**** BACAAN

Banda Aceh (Waspada Aceh) – Sebuah baliho besar berada pusat Kota Banda Aceh, menampilkan Orangutan Sumatera di kerangkeng dan bayi orangutan yang terikat rantai. Visual ini menjadi pengingat keras bahwa satwa khas Aceh itu terus terancam.
Baliho ini dipasang bertepatan dengan Hari Orangutan Sedunia (International Orangutan Day), 19 Agustus 2025, hasil kolaborasi Yayasan Hutan Alam dan Lingkungan Aceh (HAkA), Bu-Moe? Fest, Forum Orangutan Indonesia (FORINA), dan Forum Orangutan Aceh (FORA).
Raja Mulkan, juru kampanye HAkA, mengatakan Orangutan terus terancam karena deforestasi, perburuan, dan perdagangan ilegal.
“Jangan sampai satwa kebanggaan ini hilang. Mari jadikan momen kemerdekaan sebagai seruan untuk membebaskan semua makhluk hidup dari ancaman kepunahan,” tuturnya, Selasa (19/8/2025).

********

#### TUGAS LATIHAN 1:
Ubah semua baris daftar di bawah, dari baris yang memuat "Looking at what" sampai akhir daftar, menjadi tabel Markdown dengan kolom Nomor dan Baris. Lewati baris kosong dan jangan sertakan gambar.

**** DAFTAR TERSEDIA

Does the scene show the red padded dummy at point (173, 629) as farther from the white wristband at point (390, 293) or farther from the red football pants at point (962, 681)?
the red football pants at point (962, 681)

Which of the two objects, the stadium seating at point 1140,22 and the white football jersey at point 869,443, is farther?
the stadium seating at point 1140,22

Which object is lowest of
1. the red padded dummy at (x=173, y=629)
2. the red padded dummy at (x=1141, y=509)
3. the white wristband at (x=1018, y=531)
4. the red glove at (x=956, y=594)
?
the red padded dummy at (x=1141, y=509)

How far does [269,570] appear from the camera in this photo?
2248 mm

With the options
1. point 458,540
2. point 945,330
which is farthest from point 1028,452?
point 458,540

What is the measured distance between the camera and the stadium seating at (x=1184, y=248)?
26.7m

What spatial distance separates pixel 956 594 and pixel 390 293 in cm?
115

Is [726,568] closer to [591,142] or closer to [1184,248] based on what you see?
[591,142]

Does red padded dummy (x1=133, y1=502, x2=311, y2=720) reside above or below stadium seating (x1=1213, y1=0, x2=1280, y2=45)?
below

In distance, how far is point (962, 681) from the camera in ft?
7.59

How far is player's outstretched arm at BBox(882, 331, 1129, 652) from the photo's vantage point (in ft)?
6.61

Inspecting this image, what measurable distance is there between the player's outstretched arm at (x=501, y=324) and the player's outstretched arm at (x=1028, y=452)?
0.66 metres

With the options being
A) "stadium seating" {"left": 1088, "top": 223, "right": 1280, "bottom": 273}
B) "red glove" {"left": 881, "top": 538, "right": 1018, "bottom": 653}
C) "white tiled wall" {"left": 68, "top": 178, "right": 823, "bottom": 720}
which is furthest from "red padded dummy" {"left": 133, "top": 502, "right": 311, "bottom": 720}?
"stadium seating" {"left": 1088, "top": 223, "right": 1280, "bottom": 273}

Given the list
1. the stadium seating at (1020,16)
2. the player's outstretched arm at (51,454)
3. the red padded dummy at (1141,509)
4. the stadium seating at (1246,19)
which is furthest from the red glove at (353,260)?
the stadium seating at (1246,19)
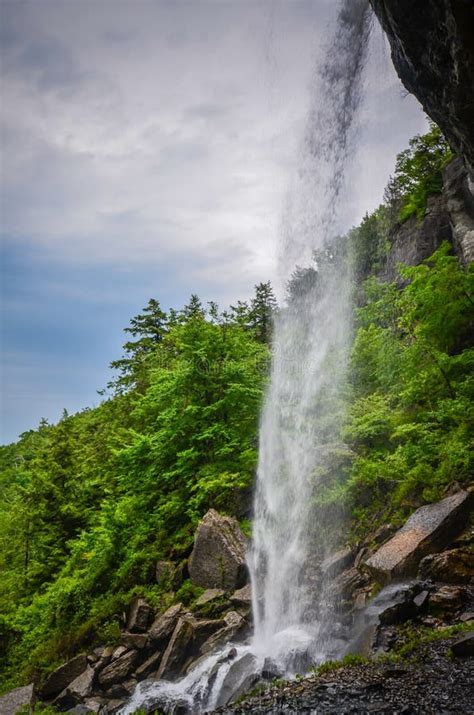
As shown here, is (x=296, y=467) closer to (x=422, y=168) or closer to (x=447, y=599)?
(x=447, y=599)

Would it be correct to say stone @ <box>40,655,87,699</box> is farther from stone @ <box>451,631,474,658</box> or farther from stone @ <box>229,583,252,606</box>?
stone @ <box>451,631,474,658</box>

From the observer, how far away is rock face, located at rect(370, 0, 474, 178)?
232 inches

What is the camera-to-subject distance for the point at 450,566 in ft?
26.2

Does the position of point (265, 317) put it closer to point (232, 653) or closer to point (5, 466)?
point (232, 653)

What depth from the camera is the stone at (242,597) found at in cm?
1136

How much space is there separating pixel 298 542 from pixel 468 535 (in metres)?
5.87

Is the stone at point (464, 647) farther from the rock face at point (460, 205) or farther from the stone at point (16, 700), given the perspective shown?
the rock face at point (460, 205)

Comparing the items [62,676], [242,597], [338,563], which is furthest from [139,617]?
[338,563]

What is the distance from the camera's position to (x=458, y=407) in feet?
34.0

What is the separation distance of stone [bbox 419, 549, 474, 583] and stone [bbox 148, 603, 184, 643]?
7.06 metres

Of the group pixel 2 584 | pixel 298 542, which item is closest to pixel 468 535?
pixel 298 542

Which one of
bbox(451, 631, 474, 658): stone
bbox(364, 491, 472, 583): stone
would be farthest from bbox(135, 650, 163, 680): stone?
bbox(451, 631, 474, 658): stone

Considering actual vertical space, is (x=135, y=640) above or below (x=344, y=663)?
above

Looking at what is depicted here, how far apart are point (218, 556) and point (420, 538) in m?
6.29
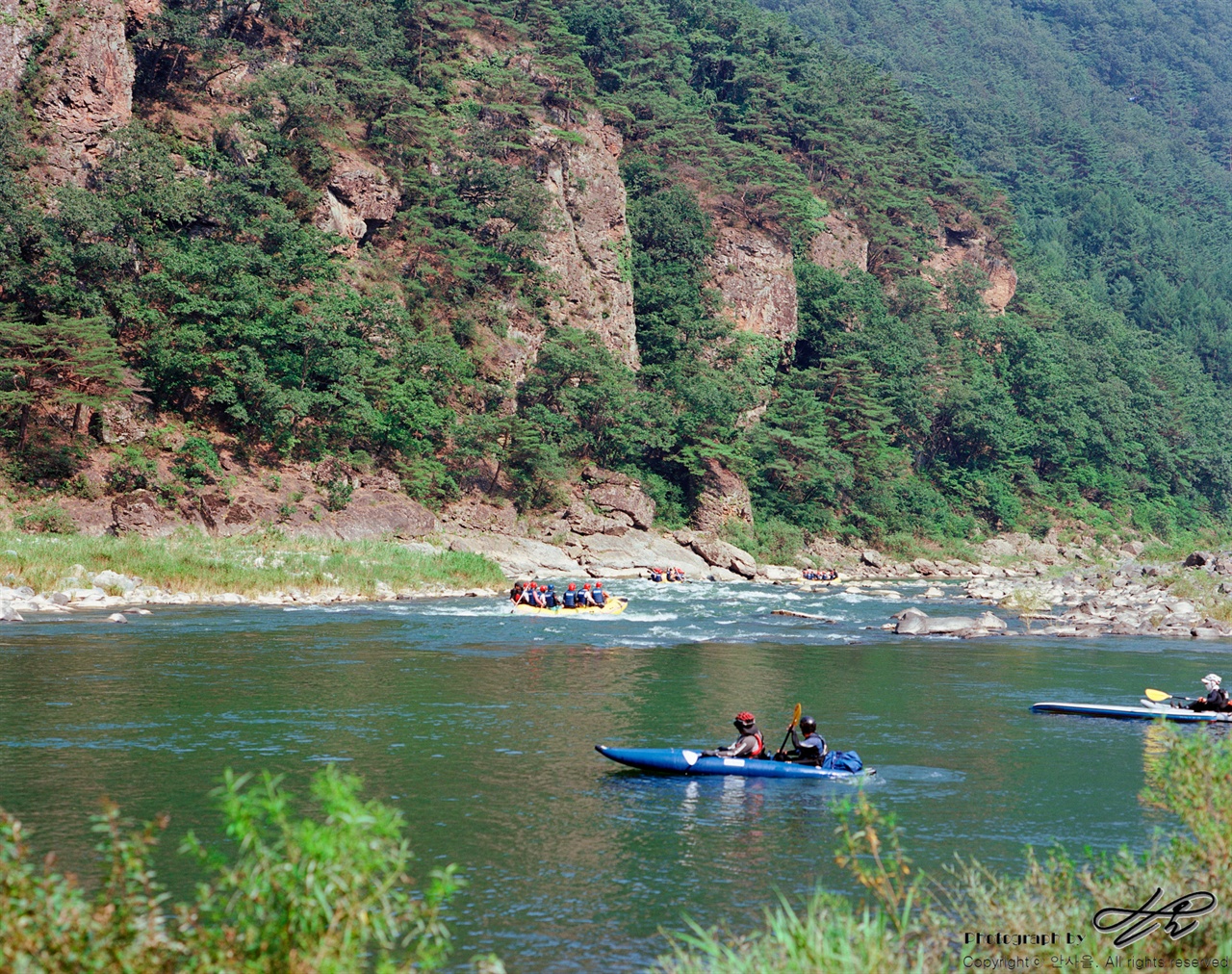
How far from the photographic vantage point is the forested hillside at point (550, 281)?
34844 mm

********

#### TUGAS LATIHAN 2:
Menurut bacaan, kapan baliho itu dipasang?

#### HASIL AKHIR 1:
| Nomor | Baris |
|---|---|
| 1 | Looking at what is depicted here, how far apart are point (218, 556) and point (420, 538) in m? |
| 2 | 6.29 |
| 3 | How far from the photographic vantage point is the forested hillside at point (550, 281)? |
| 4 | 34844 mm |

#### HASIL AKHIR 2:
Pada 19 Agustus 2025, bertepatan dengan Hari Orangutan Sedunia.